++++ DATA FOR REVIEW ++++
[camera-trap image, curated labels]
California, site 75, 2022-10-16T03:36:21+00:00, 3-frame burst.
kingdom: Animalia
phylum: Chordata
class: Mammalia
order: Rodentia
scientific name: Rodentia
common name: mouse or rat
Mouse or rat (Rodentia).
++++
++++ DATA FOR REVIEW ++++
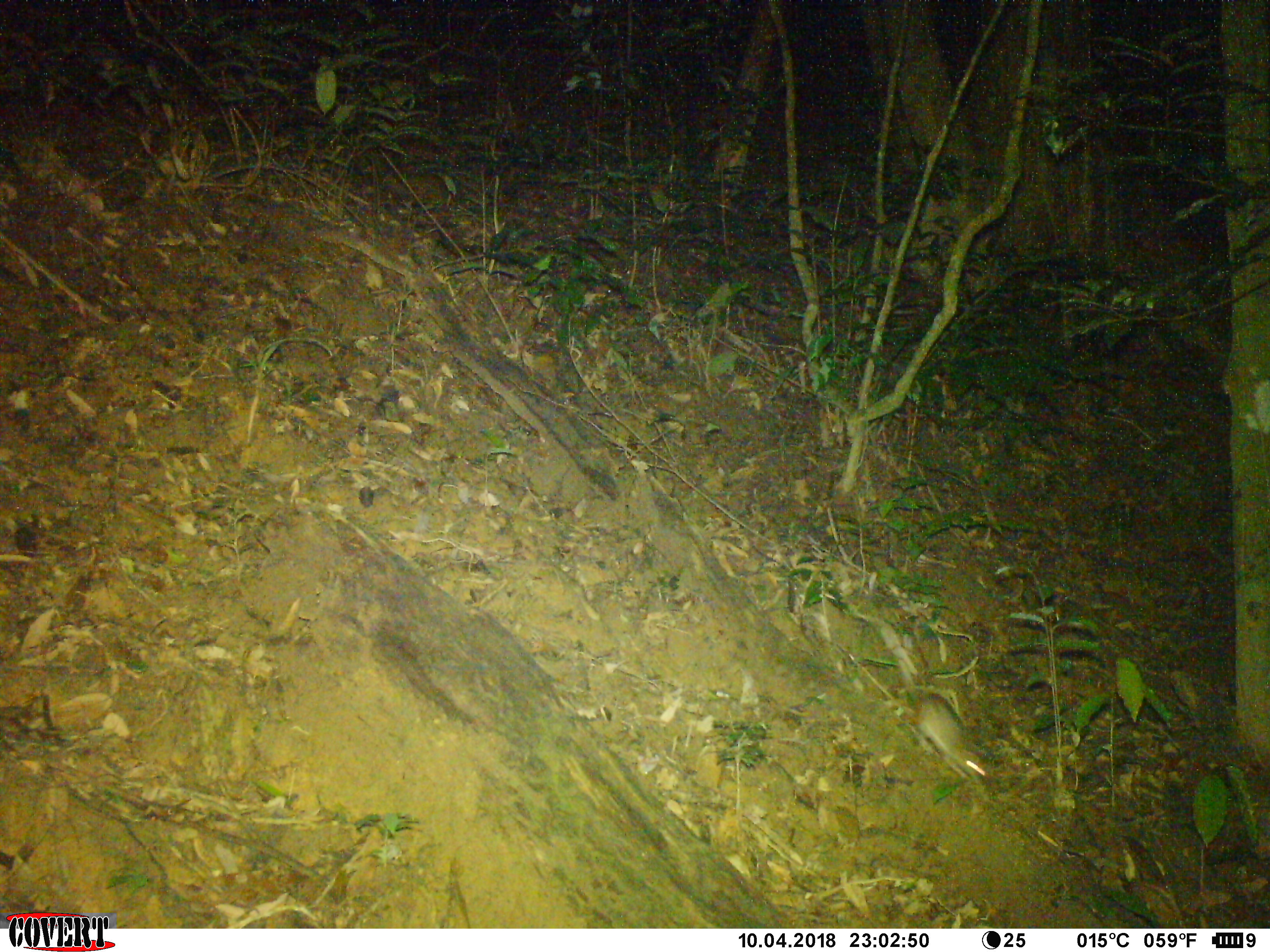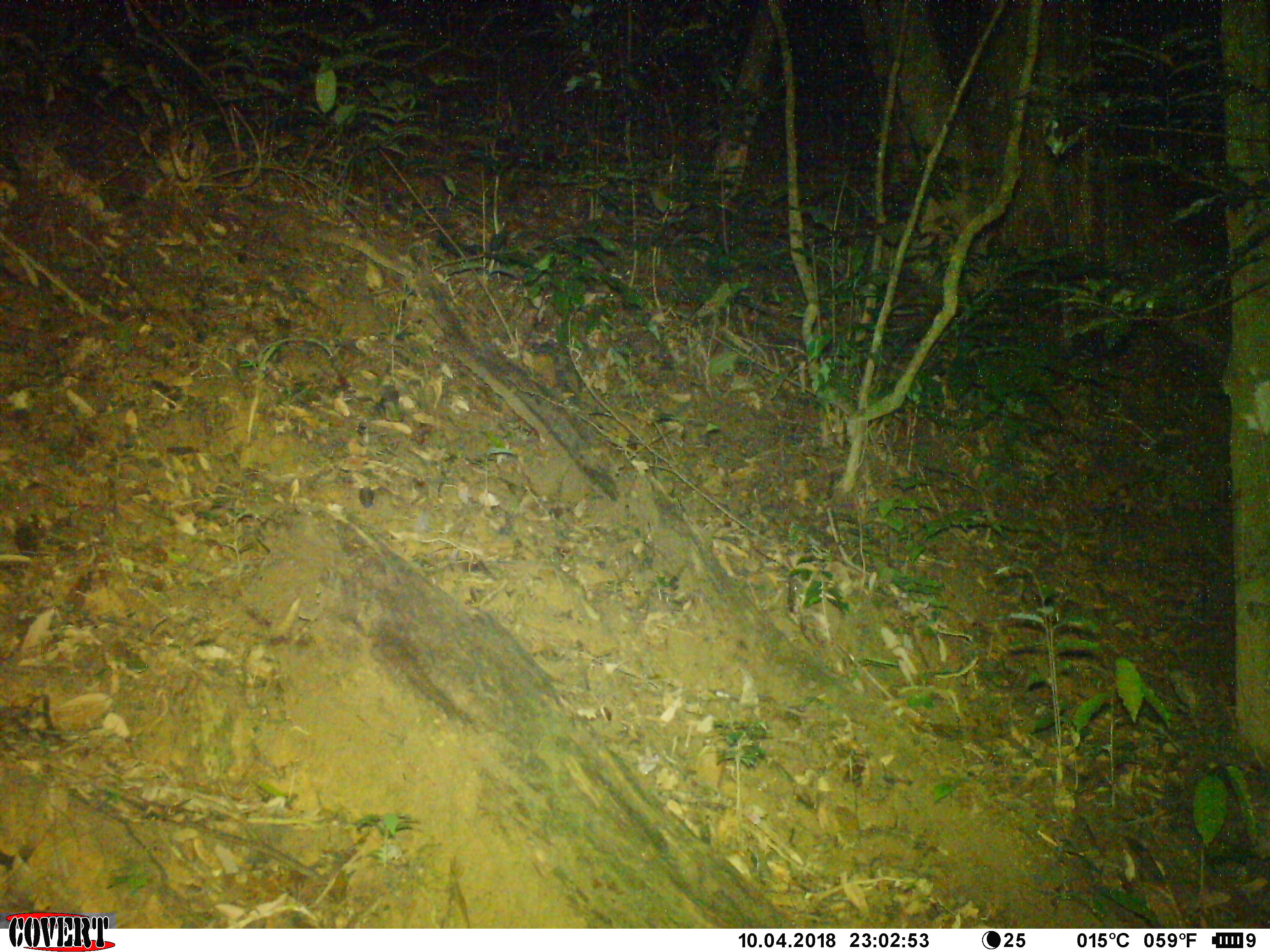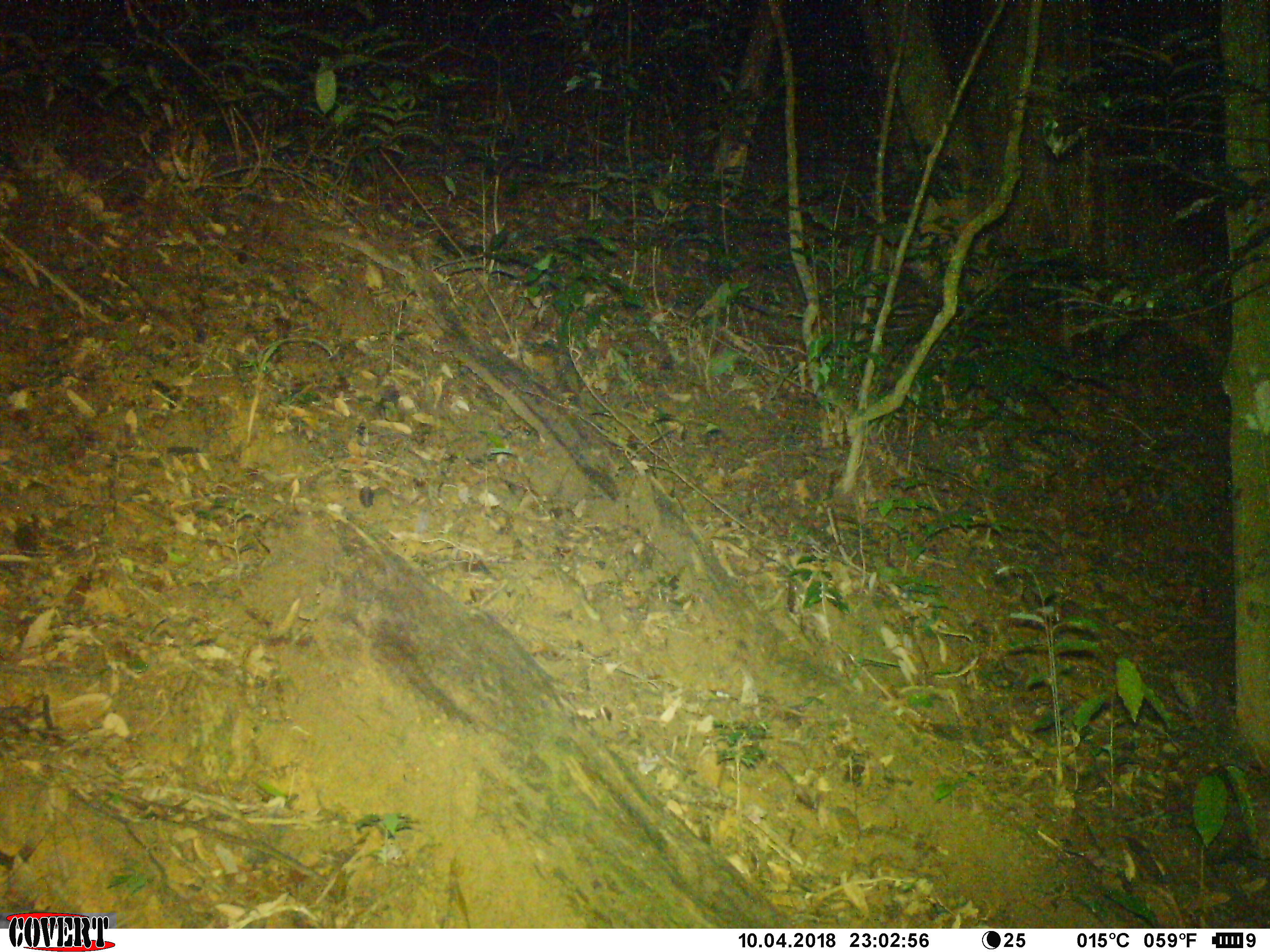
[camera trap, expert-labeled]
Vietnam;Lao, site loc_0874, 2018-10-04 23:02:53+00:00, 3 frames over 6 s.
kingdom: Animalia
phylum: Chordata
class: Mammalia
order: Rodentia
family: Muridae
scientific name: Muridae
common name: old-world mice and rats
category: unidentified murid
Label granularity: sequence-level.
++++
Among the lines above, repeat exactly those from the line with "family: Muridae" to the line with "Label granularity: sequence-level.", counting both ends.

> RESPONSE FOR THIS EXERCISE:
family: Muridae
scientific name: Muridae
common name: old-world mice and rats
category: unidentified murid
Label granularity: sequence-level.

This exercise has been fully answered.